What is this pattern about?
The Pipeline design pattern (also known as Chain of Command pattern) is a flexible way to handle a sequence of actions, where each handler in the chain processes the input data and passes it to the next handler. This pattern is commonly used in scenarios involving data processing, web scraping, or middleware systems.

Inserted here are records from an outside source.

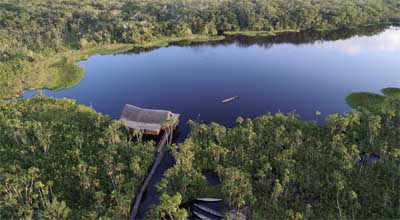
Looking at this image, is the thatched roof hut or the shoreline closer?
the thatched roof hut

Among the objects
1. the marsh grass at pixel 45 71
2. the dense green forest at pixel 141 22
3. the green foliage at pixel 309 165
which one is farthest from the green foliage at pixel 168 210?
the dense green forest at pixel 141 22

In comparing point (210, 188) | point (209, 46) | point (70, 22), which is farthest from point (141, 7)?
point (210, 188)

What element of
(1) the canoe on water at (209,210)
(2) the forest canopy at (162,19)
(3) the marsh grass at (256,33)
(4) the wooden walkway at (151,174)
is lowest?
(1) the canoe on water at (209,210)

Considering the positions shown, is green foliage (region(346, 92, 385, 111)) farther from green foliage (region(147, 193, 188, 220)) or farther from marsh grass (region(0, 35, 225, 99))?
marsh grass (region(0, 35, 225, 99))

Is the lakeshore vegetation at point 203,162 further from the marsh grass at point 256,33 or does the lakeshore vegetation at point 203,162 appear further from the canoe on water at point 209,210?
the marsh grass at point 256,33

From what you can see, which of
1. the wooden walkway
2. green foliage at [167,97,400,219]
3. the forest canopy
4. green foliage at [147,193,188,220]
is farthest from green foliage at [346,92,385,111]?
the forest canopy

In this blog post, I’ll walk you through a specific example that leverages Python’s powerful functools.reduce
and partial
functions, along with the BeautifulSoup
library for parsing HTML content. This code showcases the Pipeline pattern applied to HTML table extraction and processing.
What Does the Code Do?
The code defines a pipeline of data parsing steps for extracting and cleaning tables from an HTML file. It follows a functional programming approach to compose several processing functions into a unified flow using the Chain of Command pattern.
Key Concepts
- Functional Composition: Combining multiple functions into one that executes in a specific order.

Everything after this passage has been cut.